Every Problem Looks Like a Full Dishwasher
The skill of being able to effectively and efficiently use a hammer is still valuable, but perhaps less frequently needed than it used to be. Nails and hammers have largely been replaced by screws and cordless screw guns, so the idea that every problem could look like a nail is becoming ever more antiquated. (The need to occasionally smash things with some kind of hammer is perennial, however, which gives me solace.) I would posit that in these days of ubiquitous computing and relative isolation, almost every problem looks either like a login page or Tetris.

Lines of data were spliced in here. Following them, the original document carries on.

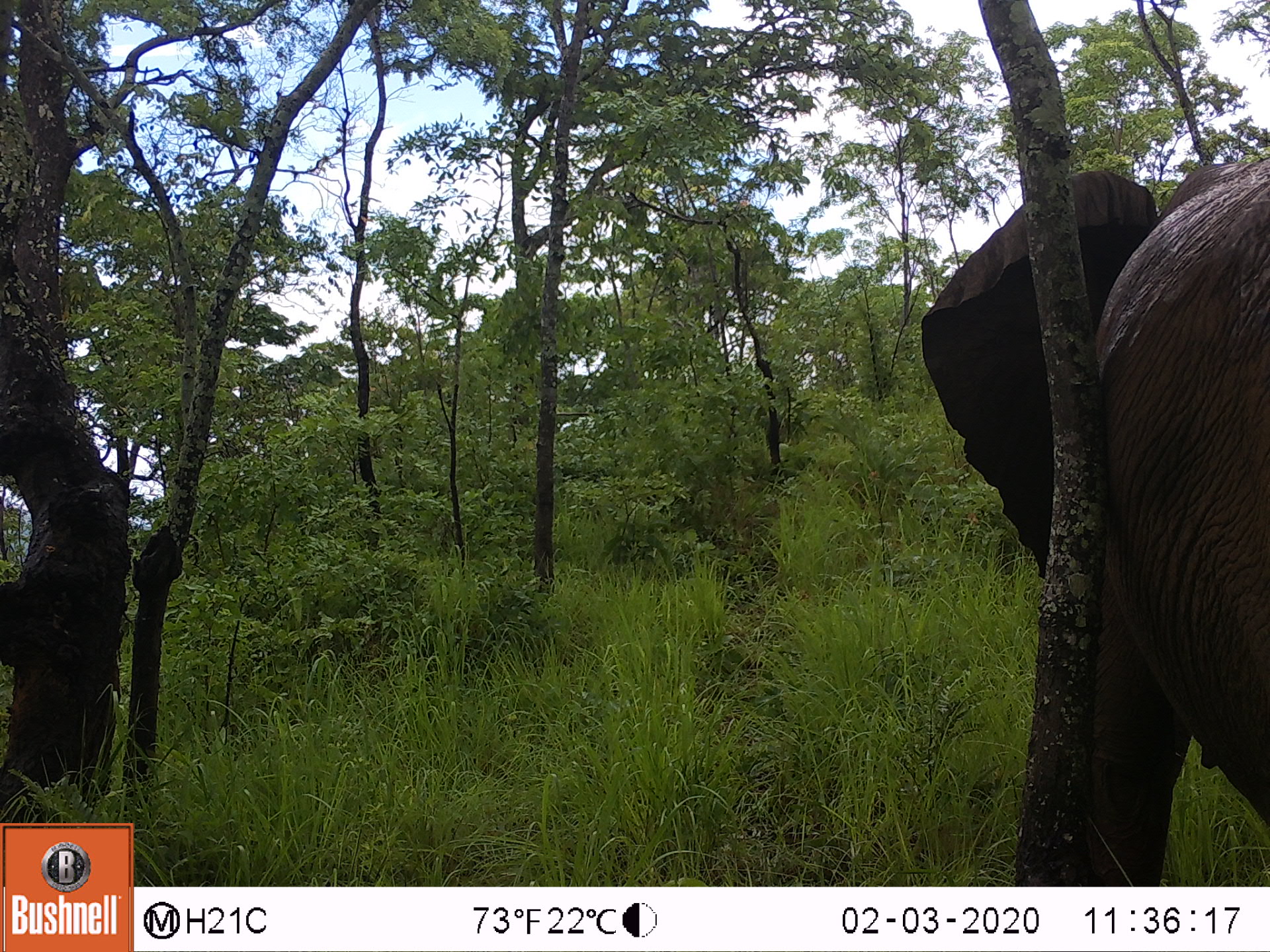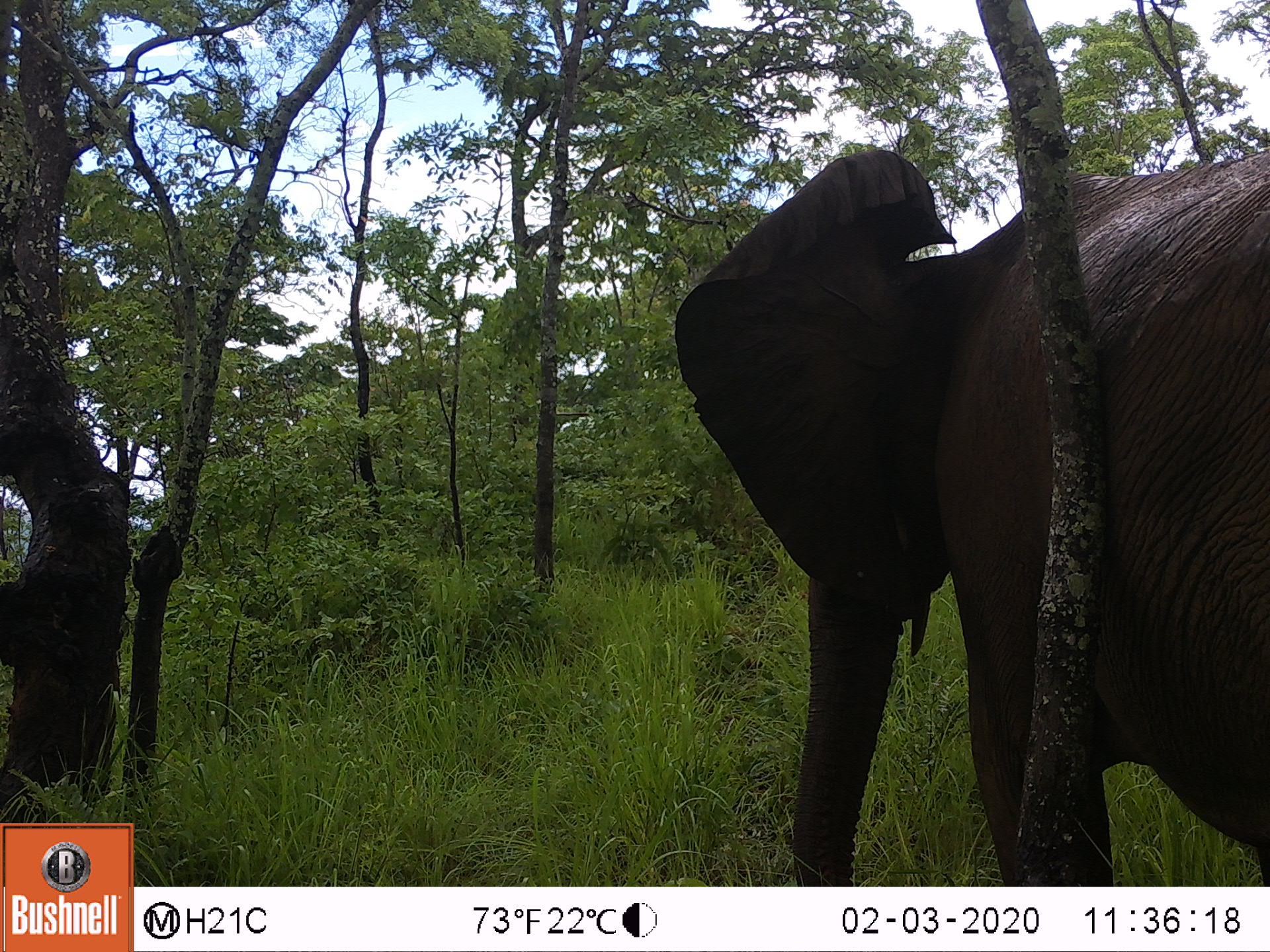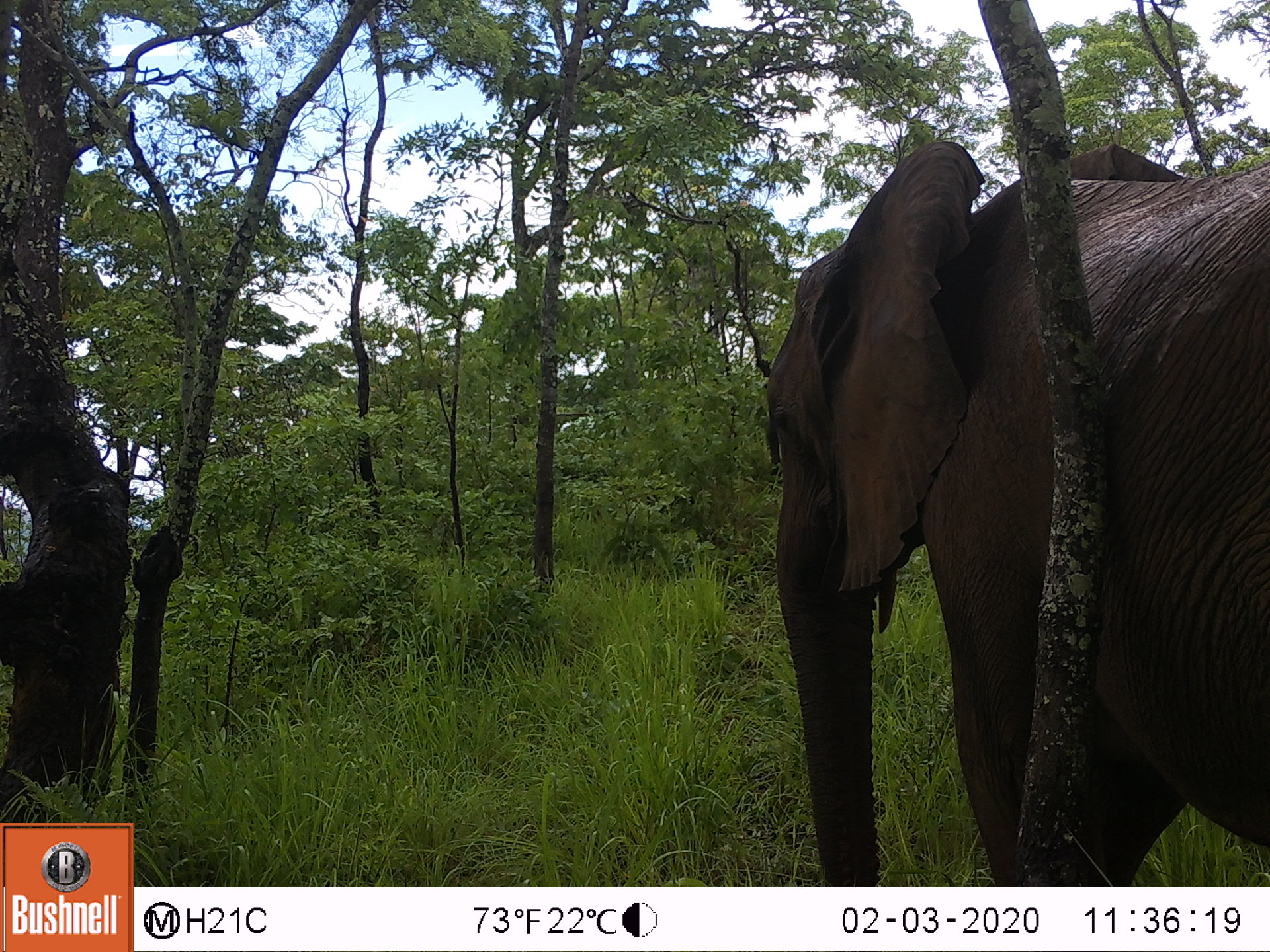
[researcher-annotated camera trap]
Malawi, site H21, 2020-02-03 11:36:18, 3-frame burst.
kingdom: Animalia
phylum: Chordata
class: Mammalia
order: Proboscidea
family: Elephantidae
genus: Loxodonta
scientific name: Loxodonta africana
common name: african savanna elephant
African savanna elephant (Loxodonta africana), count 1.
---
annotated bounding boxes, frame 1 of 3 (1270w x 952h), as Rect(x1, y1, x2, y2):
african savanna elephant: Rect(919, 151, 1268, 880)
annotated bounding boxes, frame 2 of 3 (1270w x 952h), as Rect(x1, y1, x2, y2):
african savanna elephant: Rect(671, 139, 1268, 880)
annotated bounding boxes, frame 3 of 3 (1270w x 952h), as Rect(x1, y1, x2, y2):
african savanna elephant: Rect(760, 143, 1268, 880)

The login page is self-evident: nearly everything that we used to do in person in order to trade money for goods or services is now done with the computer as a facilitator. Everything we need to do requires an online account of some kind—even if the service is free. Thus, the login page and attendant username and password.

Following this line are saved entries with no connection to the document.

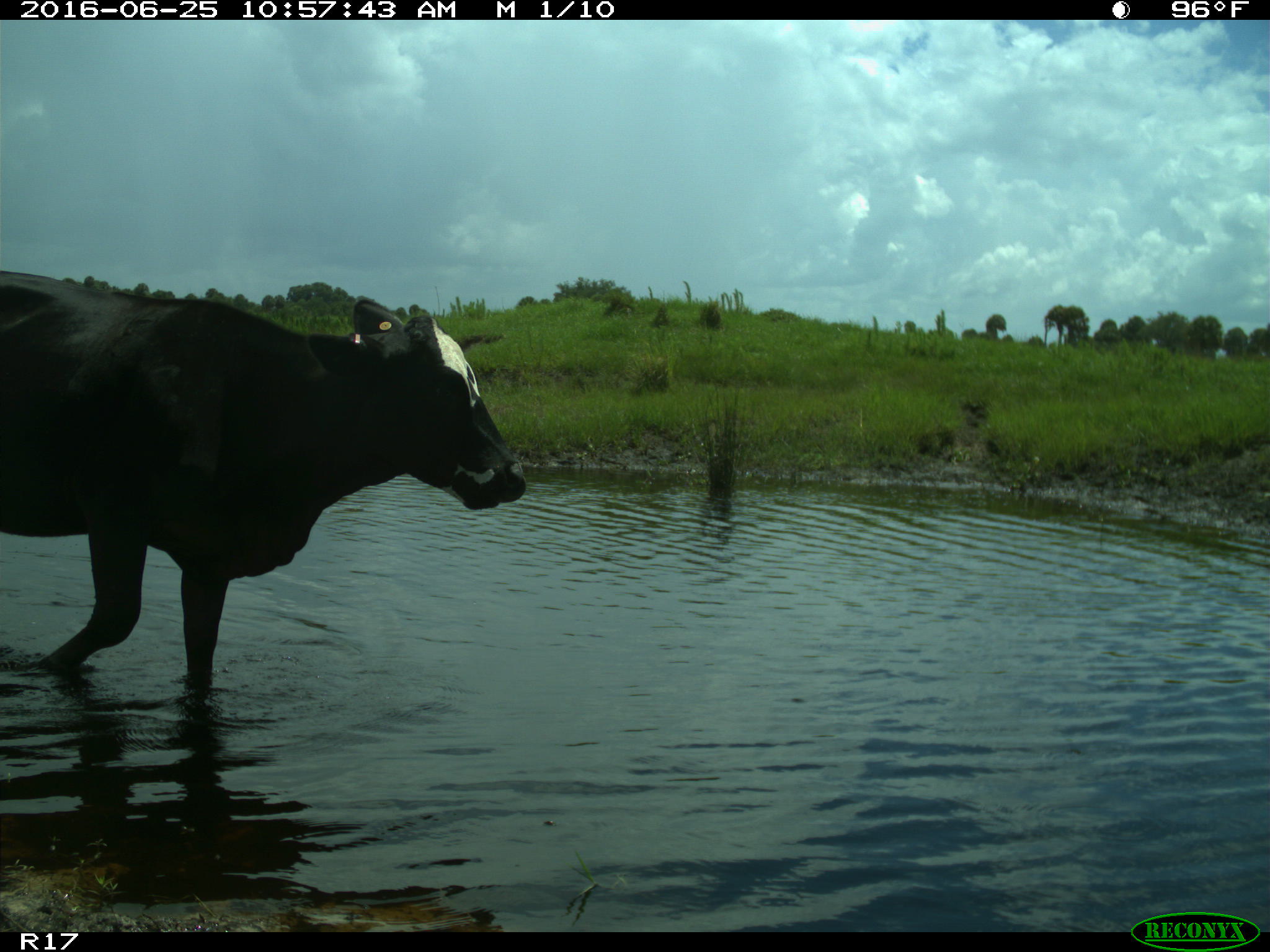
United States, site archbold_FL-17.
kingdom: Animalia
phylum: Chordata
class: Mammalia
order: Artiodactyla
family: Bovidae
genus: Bos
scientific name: Bos taurus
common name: domestic cow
Bos taurus (domestic cow).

Every other problem we face, it seems, is some variation on the game Tetris. Tetris is a video game challenge of correctly orienting and positioning colorful shapes on the ground that fall from the sky in order to form that most prized configuration: a perfectly flat surface which then disappears, preventing a growing pile of colorful but distressingly disorganized shapes not unlike the mountains of laundry that parents are regularly faced with. The strategy is, of course, to make these sometimes awkward shapes fit together in the most efficient, continuous form possible.
It is the familiar problem of trying to schedule another Zoom call with all the people whose schedules are already filled with Zoom calls. It is doing dishes for the 3rd time between the 7th and 8th Zoom calls of the day. It is packing endless scraps and leftovers into the refrigerator. It is stuffing a seemingly self-reproducing supply of Tupperware and Pyrex and disposable/reuseable/not-very-environmentally-responsible food containers into the god-dammed cupboard. It is getting the first load of laundry started early enough that the 3rd load of laundry will be dry before bed. It is wedging another 3 dishes into the dishwasher so that there is no need to wash dishes by hand for the 5th time today. (It is, sometimes, the very happy problem of not quite being able to fit all of the M&M cookies into the cookie jar.)
A password manager or a simple pad of Post-It Notes solves the problem of login pages, but we will need to build a hell of a robot to offload all our Tetris problems.